Schwarzschild was the son of a prosperous Jewish businessman from Frankfurt am Main. His interest in astronomy arose while he was at school and he had published two papers on binary orbits by the time he was 16. Following two years at the University of Strasbourg, he went in 1893 to the University of Munich, obtaining his PhD in 1896. He worked at the Kuffner Observatory in Vienna from 1896 to 1899 and after a period of lecturing and writing became in 1901 associate professor, later professor, at the University of Göttingen and director of its observatory. In 1909 he was appointed director of the Astrophysical Observatory in Potsdam. He volunteered for military service in 1914 at the beginning of World War I and was invalided home in 1916 with a rare skin disease from which he died.

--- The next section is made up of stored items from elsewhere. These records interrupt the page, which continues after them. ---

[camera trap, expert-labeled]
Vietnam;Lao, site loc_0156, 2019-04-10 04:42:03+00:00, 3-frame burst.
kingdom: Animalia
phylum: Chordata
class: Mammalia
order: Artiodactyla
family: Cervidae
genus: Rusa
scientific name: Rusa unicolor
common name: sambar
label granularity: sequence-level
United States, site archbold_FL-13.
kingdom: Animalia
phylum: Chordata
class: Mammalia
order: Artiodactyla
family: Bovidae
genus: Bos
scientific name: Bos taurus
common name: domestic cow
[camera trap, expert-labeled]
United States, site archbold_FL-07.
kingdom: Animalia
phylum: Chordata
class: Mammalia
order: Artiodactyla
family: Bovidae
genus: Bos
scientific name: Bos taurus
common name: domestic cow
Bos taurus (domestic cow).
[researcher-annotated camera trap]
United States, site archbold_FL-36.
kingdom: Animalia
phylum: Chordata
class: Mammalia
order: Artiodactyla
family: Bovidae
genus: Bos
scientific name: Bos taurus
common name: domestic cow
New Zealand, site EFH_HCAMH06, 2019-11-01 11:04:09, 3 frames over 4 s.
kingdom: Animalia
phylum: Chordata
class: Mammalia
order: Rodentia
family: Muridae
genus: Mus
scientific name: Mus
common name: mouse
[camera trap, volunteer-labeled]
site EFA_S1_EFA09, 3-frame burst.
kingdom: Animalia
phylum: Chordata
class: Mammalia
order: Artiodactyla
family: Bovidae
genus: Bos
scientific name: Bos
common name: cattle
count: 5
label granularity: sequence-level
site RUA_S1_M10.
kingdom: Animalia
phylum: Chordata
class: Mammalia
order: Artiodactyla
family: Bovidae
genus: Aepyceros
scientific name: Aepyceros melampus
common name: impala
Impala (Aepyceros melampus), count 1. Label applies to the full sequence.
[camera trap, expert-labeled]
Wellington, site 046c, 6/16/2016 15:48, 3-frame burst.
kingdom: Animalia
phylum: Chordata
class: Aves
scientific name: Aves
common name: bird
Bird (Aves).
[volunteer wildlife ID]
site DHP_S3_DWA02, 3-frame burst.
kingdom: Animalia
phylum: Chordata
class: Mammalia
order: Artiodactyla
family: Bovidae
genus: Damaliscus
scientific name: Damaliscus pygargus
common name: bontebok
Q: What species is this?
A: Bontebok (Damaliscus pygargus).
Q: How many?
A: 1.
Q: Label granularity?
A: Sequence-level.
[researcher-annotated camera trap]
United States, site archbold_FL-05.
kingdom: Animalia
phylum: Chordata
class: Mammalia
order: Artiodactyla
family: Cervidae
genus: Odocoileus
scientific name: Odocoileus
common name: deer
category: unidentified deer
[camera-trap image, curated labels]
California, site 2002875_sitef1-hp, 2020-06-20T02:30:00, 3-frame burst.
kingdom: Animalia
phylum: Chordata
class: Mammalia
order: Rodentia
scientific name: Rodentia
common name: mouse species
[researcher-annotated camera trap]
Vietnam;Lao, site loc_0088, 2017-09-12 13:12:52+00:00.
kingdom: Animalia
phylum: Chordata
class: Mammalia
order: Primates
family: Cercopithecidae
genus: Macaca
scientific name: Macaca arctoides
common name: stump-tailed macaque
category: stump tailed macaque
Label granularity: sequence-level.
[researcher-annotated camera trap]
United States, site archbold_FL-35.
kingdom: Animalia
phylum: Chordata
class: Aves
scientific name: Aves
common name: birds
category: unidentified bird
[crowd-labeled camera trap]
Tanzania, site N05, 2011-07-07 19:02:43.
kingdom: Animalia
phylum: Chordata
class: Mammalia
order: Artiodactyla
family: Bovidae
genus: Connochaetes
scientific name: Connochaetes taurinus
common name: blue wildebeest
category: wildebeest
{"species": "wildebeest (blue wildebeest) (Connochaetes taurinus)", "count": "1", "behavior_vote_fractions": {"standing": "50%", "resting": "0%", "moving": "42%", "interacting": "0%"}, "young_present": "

Schwarzschild's practical skill was demonstrated by the instruments he designed, the measuring techniques he devised, and the observations he made. In the 1890s, while the use of photography for scientific purposes was still in its infancy, he developed methods whereby the apparent magnitude, i.e., observed brightness, of stars could be accurately measured from a photographic plate. At that time stellar magnitudes were usually determined by eye. He was then able to establish the photographic magnitude of 3500 stars brighter than magnitude 7.5 and lying between 0° and 20° above the celestial equator. He also determined the magnitude of the same stars visually, demonstrating that the two methods do not yield identical results. This difference between the visual and photographic magnitude of a star, measured at a particular wavelength, is known as its color index.

Schwarzschild also made major contributions to theoretical astronomy, the subjects including orbital mechanics, the curvature of space, and the surface structure of the Sun. In 1906 he published a paper showing that stars could not just be thought of as a gas held together by its own gravity. Questions of thermodynamics arise, concerning the transfer of heat within the star both by radiation and convection, that need a full mathematical treatment.

Einstein's theory of general relativity was published in 1916. While serving in Russia, Schwarzschild wrote two papers on the theory, which were also published in 1916. He gave a solution – the first to be found – of the complex partial differential equations by which the theory is expressed mathematically and introduced the idea of what is now called the Schwarzschild radius. When a star, say, is contracting under the effect of gravity, if it attains a particular radius then the gravitational potential will become infinite. An object will have to travel at the velocity of light to escape from the gravitational field of the star. The value of this radius, the Schwarzschild radius, SR, depends on the mass of the body. If a body reaches a radius less than its SR nothing, including light, will be able to escape from it and it will be what is now known as a ‘black hole’. The SR for the Sun is 3 kilometers while its actual radius is 700,000 kilometers. The theoretical study of black holes and the continuing search for them has become an important field in modern astronomy.

Schwarzchild's son, Martin, also became a noted astronomer.